No Veteran With Lou Gehrig's Disease Will Be Left Behind
A newly published regulation covers Lou Gehrig's Disease treatment for all US veterans. The approved bill is the result of hard work of the ALS (amyotrophic lateral sclerosis) Association, Department of Veterans Affairs (VA), and veterans themselves.
Amyotrophic lateral sclerosis is a disease occurring in spinal cord and brain and damages motor cells. Disease sufferers lose their ability to control muscles properly. The disease develops very quickly once a patient is diagnosed and there no time left to make treatment decisions - the treatment should start immediately.

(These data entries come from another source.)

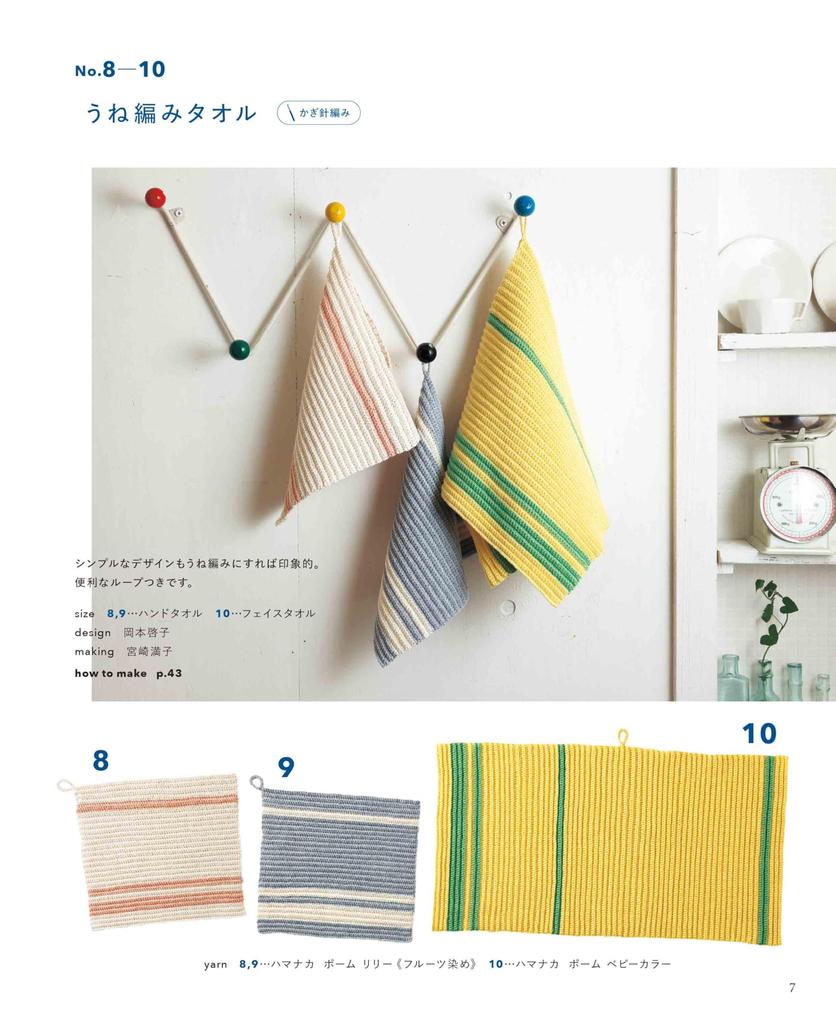 No.8—10

うね編みタオル

かぎ針編み

シンプルなデザインもうね編みにすれば印象的。
便利なループつきです。

size 8,9…ハンドタオル 10…フェイスタオル
design 岡本啓子
making 宮崎満子
how to make p.43

8

9

10

yarn 8,9…ハマナカ ポーム リリー《フルーツ染め》 10…ハマナカ ポーム ベビーカラー

7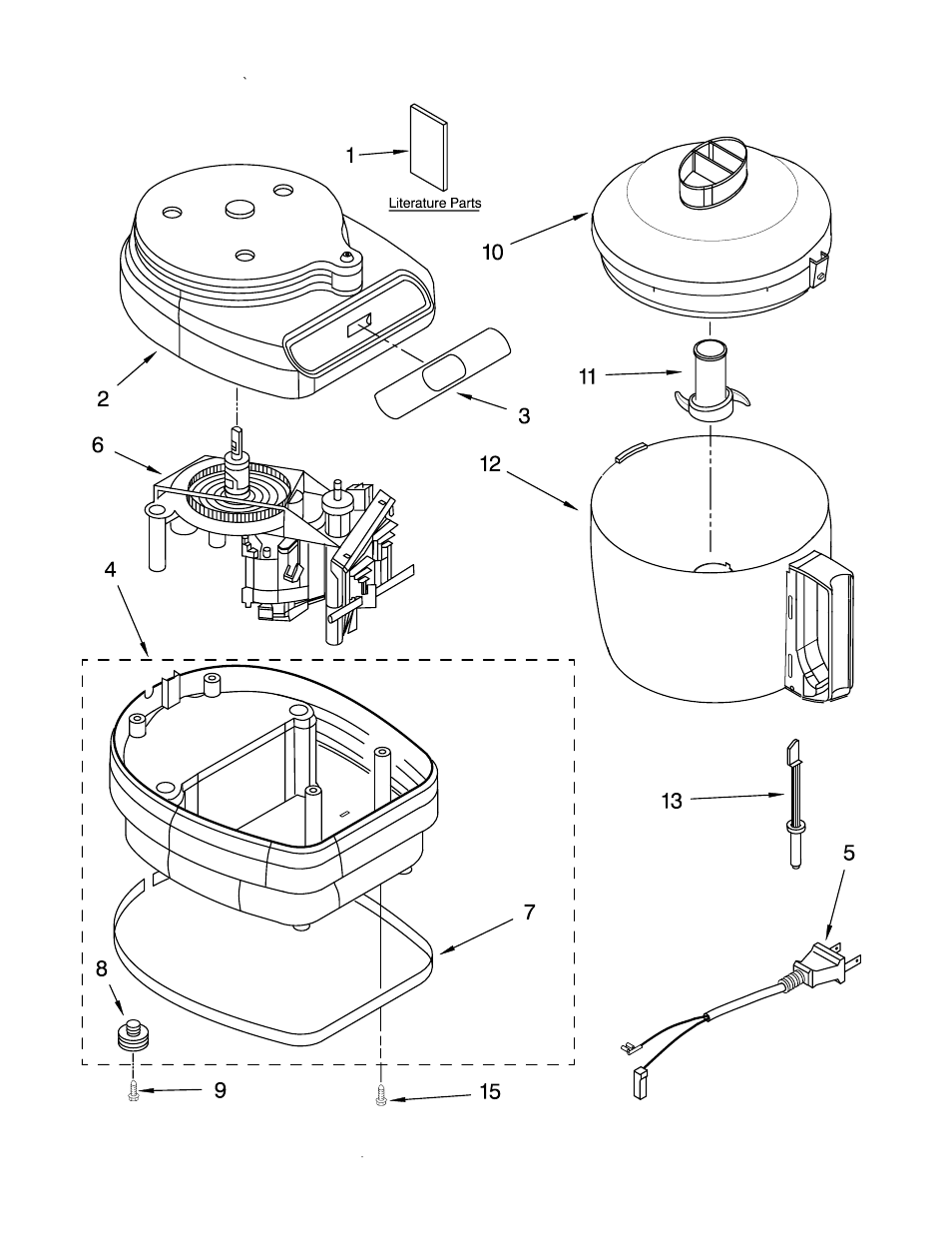 1
Literature Parts
10
2
3
11
6
12
4
13
5
7
8
9
15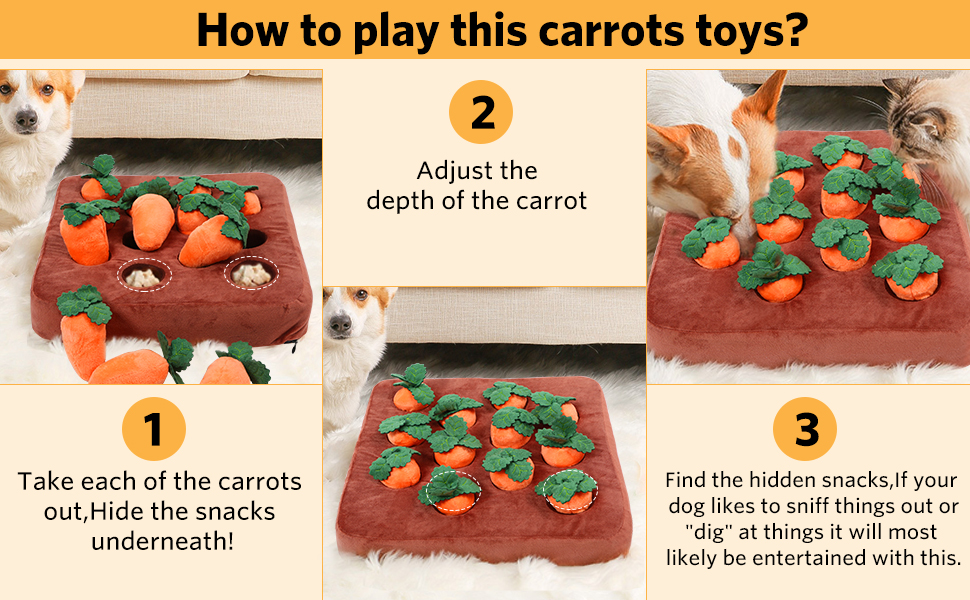 How to play this carrots toys?

1

Take each of the carrots out,Hide the snacks underneath!

2

Adjust the depth of the carrot

3

Find the hidden snacks,If your dog likes to sniff things out or "dig" at things it will most likely be entertained with this.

ALS is also known as Lou Gehrig's Disease, because a famous American baseball player Lou Gehrig, who was diagnosed with the disease and stopped playing 1939.
In 2001 VA decided to provide veterans with access to Lou Gehrig's Disease treatment. This was covering veterans of the 1991 Persian Gulf War. This was a major step forward for veterans, but, the ASL Association insisted that not only the mentioned group of veterans should be provided with such benefit.
There has been numerous studies examining ASL situation for the past century. These researches clearly showed that military veterans are two times more likely to develop the disease than their peers with no military background. Thanks to these researches and joint efforts of VA, veterans, and ALS Association all veterans now have access to Lou Gehrig's Disease treatment.
"Veterans living with Lou Gehrig's Disease now have one less hurdle to face on an already difficult road," said Steve Gibson, The Association's vice president of government relations and public affairs. "Our heroes who have served in the military and those serving today can now be reassured that our government will fight for them just as they fought for us."